_Extracted records:_
▶
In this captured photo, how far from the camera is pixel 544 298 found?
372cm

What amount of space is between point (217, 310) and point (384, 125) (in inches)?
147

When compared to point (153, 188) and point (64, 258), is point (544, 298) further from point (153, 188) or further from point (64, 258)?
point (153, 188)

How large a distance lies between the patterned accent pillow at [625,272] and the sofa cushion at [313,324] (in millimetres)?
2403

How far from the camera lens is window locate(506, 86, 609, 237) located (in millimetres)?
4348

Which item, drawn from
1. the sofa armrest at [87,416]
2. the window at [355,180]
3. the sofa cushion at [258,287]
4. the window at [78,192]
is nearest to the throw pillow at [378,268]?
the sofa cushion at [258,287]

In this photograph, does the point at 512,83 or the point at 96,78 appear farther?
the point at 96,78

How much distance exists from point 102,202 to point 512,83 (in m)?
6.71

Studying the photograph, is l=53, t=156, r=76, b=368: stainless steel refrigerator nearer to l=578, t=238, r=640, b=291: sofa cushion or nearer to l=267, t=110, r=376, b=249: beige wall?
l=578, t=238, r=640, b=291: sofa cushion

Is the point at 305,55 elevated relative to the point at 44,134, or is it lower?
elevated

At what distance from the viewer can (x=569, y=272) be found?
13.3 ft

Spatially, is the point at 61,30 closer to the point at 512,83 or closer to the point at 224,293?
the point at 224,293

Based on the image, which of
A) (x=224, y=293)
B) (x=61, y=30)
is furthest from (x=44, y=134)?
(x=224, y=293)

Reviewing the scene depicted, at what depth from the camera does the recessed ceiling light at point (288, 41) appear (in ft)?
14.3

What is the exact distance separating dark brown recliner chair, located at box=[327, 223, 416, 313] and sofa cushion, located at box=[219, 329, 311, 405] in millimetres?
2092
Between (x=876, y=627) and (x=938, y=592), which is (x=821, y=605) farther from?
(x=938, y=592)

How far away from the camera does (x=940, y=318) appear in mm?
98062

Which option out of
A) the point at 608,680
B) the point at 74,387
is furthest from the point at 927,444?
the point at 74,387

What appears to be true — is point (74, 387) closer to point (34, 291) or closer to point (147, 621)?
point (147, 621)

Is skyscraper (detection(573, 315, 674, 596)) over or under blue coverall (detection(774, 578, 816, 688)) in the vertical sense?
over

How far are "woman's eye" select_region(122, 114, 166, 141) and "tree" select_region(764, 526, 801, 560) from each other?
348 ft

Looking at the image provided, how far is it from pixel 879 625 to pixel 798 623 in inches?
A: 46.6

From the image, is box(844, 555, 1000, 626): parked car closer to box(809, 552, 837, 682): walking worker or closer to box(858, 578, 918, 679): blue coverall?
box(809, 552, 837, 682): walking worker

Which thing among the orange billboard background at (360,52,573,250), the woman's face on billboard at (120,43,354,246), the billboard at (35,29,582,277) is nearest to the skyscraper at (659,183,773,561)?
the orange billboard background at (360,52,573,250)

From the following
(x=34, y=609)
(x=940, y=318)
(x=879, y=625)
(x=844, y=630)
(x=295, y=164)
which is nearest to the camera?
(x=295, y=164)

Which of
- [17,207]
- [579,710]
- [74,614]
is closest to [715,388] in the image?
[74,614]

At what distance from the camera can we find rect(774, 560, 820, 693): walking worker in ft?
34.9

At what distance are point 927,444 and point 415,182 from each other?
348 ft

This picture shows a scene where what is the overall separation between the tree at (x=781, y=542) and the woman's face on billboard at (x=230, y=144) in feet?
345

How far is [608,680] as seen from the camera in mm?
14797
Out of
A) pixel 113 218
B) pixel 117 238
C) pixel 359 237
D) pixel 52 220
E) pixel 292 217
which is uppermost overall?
◀
Make an exact copy of the listing, including every line.

_Result of the exercise:_
In this captured photo, how far from the camera is pixel 544 298 found?
372cm

What amount of space is between point (217, 310) and point (384, 125) (in inches)?
147

When compared to point (153, 188) and point (64, 258), is point (544, 298) further from point (153, 188) or further from point (64, 258)?
point (153, 188)

How large a distance lies between the patterned accent pillow at [625,272] and the sofa cushion at [313,324] (in millimetres)?
2403

How far from the camera lens is window locate(506, 86, 609, 237) located (in millimetres)?
4348

Which item, drawn from
1. the sofa armrest at [87,416]
2. the window at [355,180]
3. the sofa cushion at [258,287]
4. the window at [78,192]
is nearest to the throw pillow at [378,268]?
the sofa cushion at [258,287]

In this photograph, does the point at 512,83 or the point at 96,78 appear farther?
the point at 96,78

How much distance exists from point 102,202 to point 512,83 (in m)?
6.71

Studying the photograph, is l=53, t=156, r=76, b=368: stainless steel refrigerator nearer to l=578, t=238, r=640, b=291: sofa cushion or nearer to l=267, t=110, r=376, b=249: beige wall?
l=578, t=238, r=640, b=291: sofa cushion

Is the point at 305,55 elevated relative to the point at 44,134, or is it lower?
elevated

At what distance from the viewer can (x=569, y=272) be found?
13.3 ft

Spatially, is the point at 61,30 closer to the point at 512,83 or closer to the point at 224,293?
the point at 224,293

Based on the image, which of
A) (x=224, y=293)
B) (x=61, y=30)
is furthest from (x=44, y=134)?
(x=224, y=293)

Reviewing the scene depicted, at what depth from the camera does the recessed ceiling light at point (288, 41) appear (in ft)?
14.3

What is the exact distance separating dark brown recliner chair, located at box=[327, 223, 416, 313] and sofa cushion, located at box=[219, 329, 311, 405] in millimetres?
2092
Between (x=876, y=627) and (x=938, y=592), which is (x=821, y=605) farther from?
(x=938, y=592)

How far away from the camera does (x=940, y=318) appear in mm?
98062

Which option out of
A) the point at 608,680
B) the point at 74,387
is furthest from the point at 927,444?
the point at 74,387

What appears to be true — is point (74, 387) closer to point (34, 291) or closer to point (147, 621)?
point (147, 621)

Is skyscraper (detection(573, 315, 674, 596)) over or under blue coverall (detection(774, 578, 816, 688)) in the vertical sense?
over

How far are "woman's eye" select_region(122, 114, 166, 141) and "tree" select_region(764, 526, 801, 560) from each other?
348 ft

Looking at the image provided, how far is it from pixel 879 625 to pixel 798 623 in inches?
A: 46.6

From the image, is box(844, 555, 1000, 626): parked car closer to box(809, 552, 837, 682): walking worker or closer to box(858, 578, 918, 679): blue coverall?
box(809, 552, 837, 682): walking worker

Which thing among the orange billboard background at (360,52,573,250), the woman's face on billboard at (120,43,354,246), the billboard at (35,29,582,277) is nearest to the skyscraper at (659,183,773,561)?
the orange billboard background at (360,52,573,250)

From the following
(x=34, y=609)
(x=940, y=318)
(x=879, y=625)
(x=844, y=630)
(x=295, y=164)
which is nearest to the camera?
(x=295, y=164)

Which of
- [17,207]
- [579,710]
- [74,614]
is closest to [715,388] in the image?
[74,614]

At what distance from the camera can we find rect(774, 560, 820, 693): walking worker in ft?
34.9

At what distance are point 927,444 and point 415,182 from each other?
348 ft

This picture shows a scene where what is the overall separation between the tree at (x=781, y=542) and the woman's face on billboard at (x=230, y=144) in feet?
345

How far is [608,680] as seen from the camera in mm?
14797
Out of
A) pixel 113 218
B) pixel 117 238
C) pixel 359 237
D) pixel 52 220
E) pixel 292 217
which is uppermost overall?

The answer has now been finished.